- [STATED TASK] Pick up the biography of former Dallas Cowboys safety Robert Bercich after its final sentence, which reports his release on September 5, 1960, and carry it forward.

Robert Edward Bercich (born November 9, 1936 in Chicago, Illinois) is a former American football safety in the National Football League for the Dallas Cowboys. He played college football at Michigan State University.

Early years
Bercich attended Argo Community High School, before moving on to Michigan State University. As a sophomore, he was moved between halfback and fullback. He became a starter at fullback as a junior and split time with Park Baker.

Professional career

New York Giants
The New York Giants selected Bercich in the fifteenth round (179th overall) of the 1959 NFL Draft with a future draft pick, which allowed the team to draft him before his college eligibility was over. He was also drafted by the Los Angeles Chargers in the second round of the 1960 AFL Draft. He was released on September 5, 1960.

- [DATA SEGMENT]
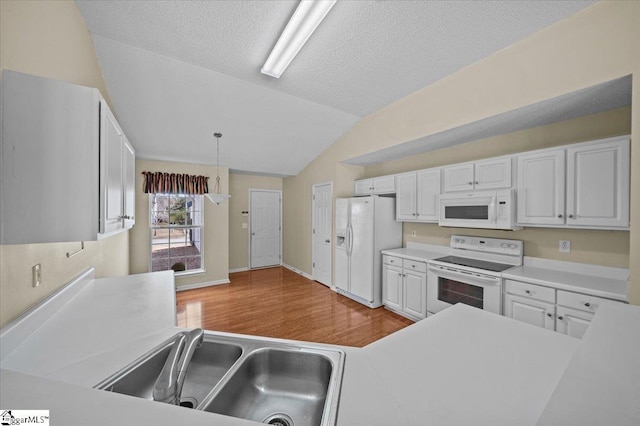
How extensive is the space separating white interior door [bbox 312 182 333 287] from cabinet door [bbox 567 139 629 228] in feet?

- [FINAL RESULT]
Dallas Cowboys
On September 8, 1960, he was claimed off waivers by the Dallas Cowboys. He became the first starter (6 starts) at strong safety in franchise history, while splitting time with Gary Wisener (3 starts) and Fred Doelling (3 starts). He finished with 46 tackles (19 solo), 2 interceptions and 11 passes defensed.

In 1961, he suffered a concussion during the seventh game against the New York Giants and did not play another contest in the season. The next year, he missed the pre-season with a knee injury and was released before the start of the 1962 season.

Personal life
His son Pete Bercich played and coached in the NFL for the Minnesota Vikings.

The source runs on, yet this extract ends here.